All in all a great year for driving the car. Although this is currently tainted somewhat with the current non-starting issues I will admit.
I will admit that I haven’t kept an eye on prices that much in the last twelve months. Doing so takes a lot of time and effort, unfortunately I haven’t had a lot spare to devote to the tasks.
However, as I look at the market today I feel that the car at worst, has retained it’s value and at best has increased maybe 10 – 20%. I think once I sort out a few issues with my car, like the cracked bumper, I would expect the value to increase. There are still things that need to be done to the car to continue to improve its value but they aren’t that major. So all in all, once the belt service has been done, the cracked bumper fixed, new tyres and the current non starting issue solved the car would be at its current peak resale value I feel. Not that I’m contemplating selling, but at that point all the major issues have been taken car of.

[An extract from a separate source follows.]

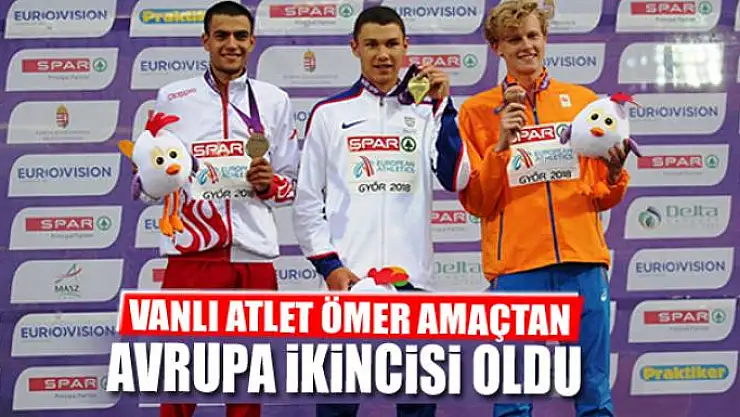 VANLI ATLET ÖMER AMAÇTAN, AVRUPA İKİNCİSİ OLDU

So at the moment the car is as broken as it’s ever been unfortunately. In short, it won’t crank which is frustrating and in someway taints this trip down the memory lane. However, that aside, the last 12 months have been very enjoyable F355 motoring. Driving time was up and costs were down so I really can’t complain at all.
The next 12 months will see a major service with the belts being changed, new tyres and hopefully the cracked bumper finally properly repaired. With all that done and the car back on the road, I’ll be a happy camper.
There may also be another opportunity for a trip to the land of Ferrari coming in 2018 but I’ll share more details on that as it gets close.
Until then, thanks for following along and roll on year six of ownership.